Ausgangstext —
- - - -
Die segelartige Silhouette auf Bennelong Point, einer Halbinsel in der berühmten Bucht vor Sydney, hat zu vielerlei Assoziationen Anlass gegeben. Unbestritten ist, dass es an diesem Ort zu einem einzigartigen Zusammenspiel von fantastischer Architektur und faszinierender Landschaft in der Hafeneinfahrt von Sydney gekommen ist. Dies war nur möglich, weil Utzon unter Verwendung von hapsodischen Entwürfen mit der dänischen Zurückhaltung brach und die bei Aalto erlernten skulpturalen Qualitäten mit den von Wright übernommenen organischen Strukturen glücklich verbinden konnte. Auch die immer wieder gern zitierten Umstände des ganzen Drumherum können nicht darüber hinwegtäuschen, dass Jørn Utzon mit diesem Gebäude einen Markstein in der Architekturgeschichte gesetzt und Sydney zu einem unverwechselbaren Wahrzeichen verholfen hat.
- - - -
Vorliegende Zeilen —
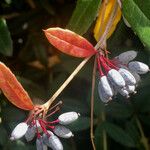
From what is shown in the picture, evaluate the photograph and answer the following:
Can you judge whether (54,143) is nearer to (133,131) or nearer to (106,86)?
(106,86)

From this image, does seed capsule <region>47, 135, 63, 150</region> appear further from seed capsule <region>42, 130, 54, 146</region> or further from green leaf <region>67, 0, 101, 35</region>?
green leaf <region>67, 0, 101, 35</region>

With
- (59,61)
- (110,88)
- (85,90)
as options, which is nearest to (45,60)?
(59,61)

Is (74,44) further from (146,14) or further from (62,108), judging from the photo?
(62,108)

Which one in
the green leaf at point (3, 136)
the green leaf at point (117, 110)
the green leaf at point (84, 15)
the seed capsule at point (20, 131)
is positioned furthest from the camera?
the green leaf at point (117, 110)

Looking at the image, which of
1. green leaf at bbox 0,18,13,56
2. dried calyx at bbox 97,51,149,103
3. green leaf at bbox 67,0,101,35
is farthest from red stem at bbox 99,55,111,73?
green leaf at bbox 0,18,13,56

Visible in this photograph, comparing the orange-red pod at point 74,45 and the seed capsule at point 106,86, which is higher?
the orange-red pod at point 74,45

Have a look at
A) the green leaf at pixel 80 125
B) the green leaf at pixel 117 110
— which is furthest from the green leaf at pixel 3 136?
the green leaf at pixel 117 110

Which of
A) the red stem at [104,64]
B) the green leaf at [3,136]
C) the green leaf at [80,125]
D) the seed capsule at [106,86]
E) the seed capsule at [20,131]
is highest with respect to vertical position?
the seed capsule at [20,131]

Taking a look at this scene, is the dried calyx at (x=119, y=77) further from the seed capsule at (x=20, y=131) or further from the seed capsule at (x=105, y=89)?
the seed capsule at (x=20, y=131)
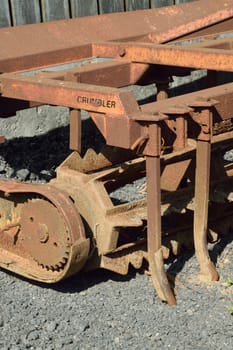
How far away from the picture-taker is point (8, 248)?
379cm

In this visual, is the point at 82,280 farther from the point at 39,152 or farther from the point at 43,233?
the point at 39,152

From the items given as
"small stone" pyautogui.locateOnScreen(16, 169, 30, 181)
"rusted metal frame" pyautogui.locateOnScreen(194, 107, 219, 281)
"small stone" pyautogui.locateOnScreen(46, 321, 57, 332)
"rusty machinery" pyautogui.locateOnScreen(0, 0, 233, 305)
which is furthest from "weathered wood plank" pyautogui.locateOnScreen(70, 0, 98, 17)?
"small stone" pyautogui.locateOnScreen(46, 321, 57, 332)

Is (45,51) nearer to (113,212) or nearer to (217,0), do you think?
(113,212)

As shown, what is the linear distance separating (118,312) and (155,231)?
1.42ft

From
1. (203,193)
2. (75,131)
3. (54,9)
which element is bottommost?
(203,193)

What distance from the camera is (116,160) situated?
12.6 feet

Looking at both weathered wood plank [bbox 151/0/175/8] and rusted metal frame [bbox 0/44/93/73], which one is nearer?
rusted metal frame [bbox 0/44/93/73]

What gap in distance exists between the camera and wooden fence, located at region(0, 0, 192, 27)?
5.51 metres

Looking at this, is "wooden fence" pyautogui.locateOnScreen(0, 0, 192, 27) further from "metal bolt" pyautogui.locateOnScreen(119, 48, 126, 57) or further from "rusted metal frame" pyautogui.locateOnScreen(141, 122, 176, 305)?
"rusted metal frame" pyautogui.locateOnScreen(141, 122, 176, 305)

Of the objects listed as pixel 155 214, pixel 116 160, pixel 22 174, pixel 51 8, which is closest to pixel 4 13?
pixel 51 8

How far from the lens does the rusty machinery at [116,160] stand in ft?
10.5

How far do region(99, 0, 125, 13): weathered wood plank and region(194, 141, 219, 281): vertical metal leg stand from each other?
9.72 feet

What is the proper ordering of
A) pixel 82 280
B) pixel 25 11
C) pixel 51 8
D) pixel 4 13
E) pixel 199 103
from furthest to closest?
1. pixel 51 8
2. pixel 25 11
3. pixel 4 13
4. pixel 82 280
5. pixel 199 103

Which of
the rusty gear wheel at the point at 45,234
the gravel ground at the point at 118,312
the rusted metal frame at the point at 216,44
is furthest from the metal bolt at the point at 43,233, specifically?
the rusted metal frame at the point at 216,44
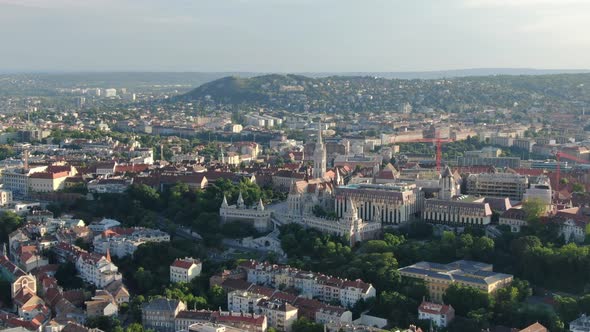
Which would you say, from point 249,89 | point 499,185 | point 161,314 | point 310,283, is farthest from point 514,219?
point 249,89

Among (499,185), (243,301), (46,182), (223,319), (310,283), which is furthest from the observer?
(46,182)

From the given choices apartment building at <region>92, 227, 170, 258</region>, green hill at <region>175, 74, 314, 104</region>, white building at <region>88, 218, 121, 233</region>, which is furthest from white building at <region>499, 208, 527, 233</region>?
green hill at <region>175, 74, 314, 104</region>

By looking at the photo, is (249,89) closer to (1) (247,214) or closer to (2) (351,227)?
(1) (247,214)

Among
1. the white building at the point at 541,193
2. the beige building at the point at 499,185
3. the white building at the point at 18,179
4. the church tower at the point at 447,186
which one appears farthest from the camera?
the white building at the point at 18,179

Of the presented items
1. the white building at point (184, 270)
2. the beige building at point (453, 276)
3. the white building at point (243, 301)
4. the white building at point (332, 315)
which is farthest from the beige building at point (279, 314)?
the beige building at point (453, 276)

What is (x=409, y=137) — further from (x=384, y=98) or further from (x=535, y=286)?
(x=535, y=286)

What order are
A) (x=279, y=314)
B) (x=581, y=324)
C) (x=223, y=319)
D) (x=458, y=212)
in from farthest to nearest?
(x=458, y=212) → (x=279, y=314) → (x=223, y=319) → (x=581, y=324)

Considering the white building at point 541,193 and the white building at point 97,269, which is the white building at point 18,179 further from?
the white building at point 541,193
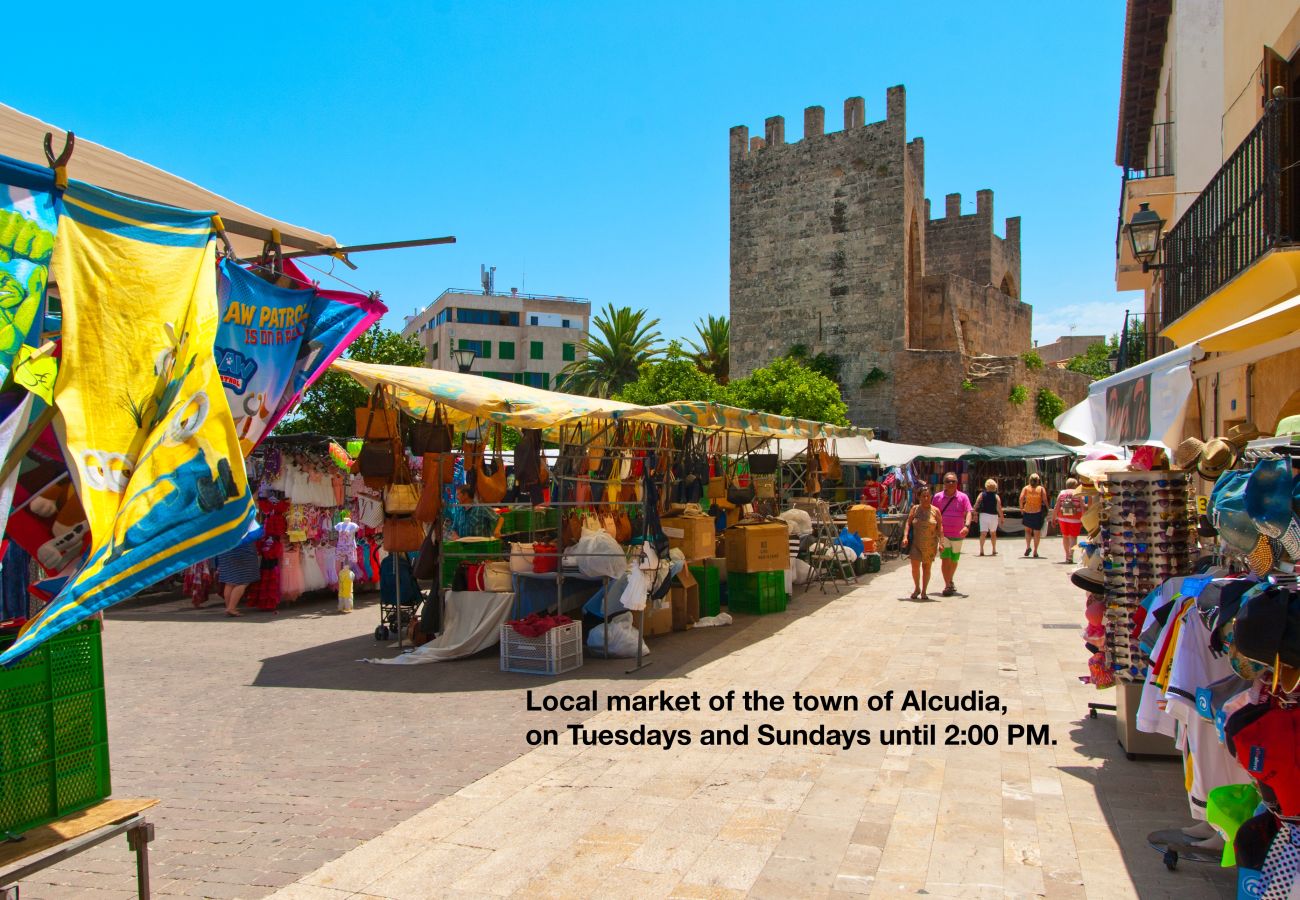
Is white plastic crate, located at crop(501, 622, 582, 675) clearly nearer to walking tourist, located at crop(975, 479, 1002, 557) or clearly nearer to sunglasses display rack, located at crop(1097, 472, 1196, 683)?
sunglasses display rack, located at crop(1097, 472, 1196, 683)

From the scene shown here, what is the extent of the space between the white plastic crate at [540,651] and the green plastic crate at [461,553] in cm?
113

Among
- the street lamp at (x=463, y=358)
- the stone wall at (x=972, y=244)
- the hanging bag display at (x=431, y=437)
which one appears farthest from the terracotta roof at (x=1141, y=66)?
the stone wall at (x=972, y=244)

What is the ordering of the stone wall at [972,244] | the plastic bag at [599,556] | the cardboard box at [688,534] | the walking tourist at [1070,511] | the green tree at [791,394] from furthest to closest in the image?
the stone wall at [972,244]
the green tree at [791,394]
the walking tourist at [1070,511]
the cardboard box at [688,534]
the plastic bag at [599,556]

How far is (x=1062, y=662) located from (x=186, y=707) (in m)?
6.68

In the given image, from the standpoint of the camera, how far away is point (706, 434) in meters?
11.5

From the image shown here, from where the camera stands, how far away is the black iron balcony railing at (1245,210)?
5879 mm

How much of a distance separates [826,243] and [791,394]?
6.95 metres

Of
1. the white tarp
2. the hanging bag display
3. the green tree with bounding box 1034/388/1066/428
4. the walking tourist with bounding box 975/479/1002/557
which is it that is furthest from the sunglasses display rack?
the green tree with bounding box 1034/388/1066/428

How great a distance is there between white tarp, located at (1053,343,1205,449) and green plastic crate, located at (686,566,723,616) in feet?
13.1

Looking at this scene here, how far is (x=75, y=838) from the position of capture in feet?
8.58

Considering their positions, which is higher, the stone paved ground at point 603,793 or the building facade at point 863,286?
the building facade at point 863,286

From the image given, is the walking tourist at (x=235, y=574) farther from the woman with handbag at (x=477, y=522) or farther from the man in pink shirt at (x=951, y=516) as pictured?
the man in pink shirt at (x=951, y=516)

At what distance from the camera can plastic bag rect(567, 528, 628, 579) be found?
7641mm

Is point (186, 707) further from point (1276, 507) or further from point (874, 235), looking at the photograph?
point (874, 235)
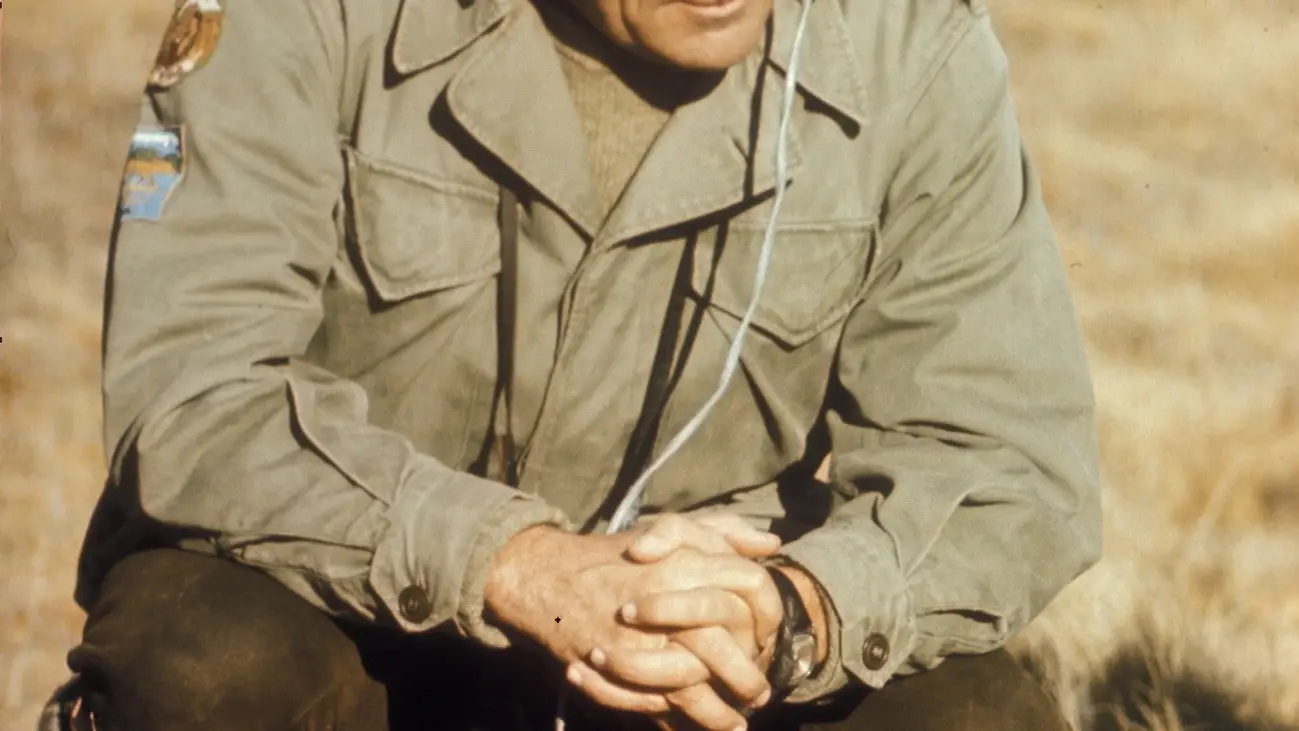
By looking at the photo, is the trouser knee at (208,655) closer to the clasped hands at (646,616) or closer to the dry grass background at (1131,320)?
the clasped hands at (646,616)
- - - -
Arbeitsauftrag —
Führen Sie den Ausgangstext über Jørn Utzons Bauwerk auf Bennelong Point im Anschluss an seinen letzten Satz weiter.

Lösung —
Auch heute stellt das als Veranstaltungszentrum multifunktional genutzte Haus mit über 1,6 Millionen Besuchern jährlich mehr als nur eine Touristenattraktion dar. In der Konzerthalle mit ihren rund 2.700 Plätzen, dem Opernhaus mit 1.500 Plätzen, dem Schauspielhaus mit 550 Plätzen und weiteren kleineren Sälen von 150 bis 420 Plätzen finden täglich bis zu einem Dutzend Veranstaltungen statt. Doch wirkt es eher ernüchternd, dass das Innere nach den Entwürfen lokaler Architekten nicht unbedingt zum Vorteil des Hauses gestaltet werden musste, nachdem sich Utzon 1966 nach erheblichen, ursächlich mit einem Regierungswechsel zusammenhängenden Streitigkeiten über die Planungen aus dem Projekt zurückzog. Hatte man beim Baubeginn im März 1959 noch mit einer Realisierungszeit von fünf Jahren und Kosten von sieben Millionen australischen Dollars kalkuliert, gingen letztendlich 15 Jahre ins Land, ehe Staatsoberhaupt Königin Elisabeth II. im September 1973 ein Gebäude einweihen konnte, für das die Bauherrn nun das rund 15fache, nämlich 102 Millionen australischer Dollar bezahlen mussten.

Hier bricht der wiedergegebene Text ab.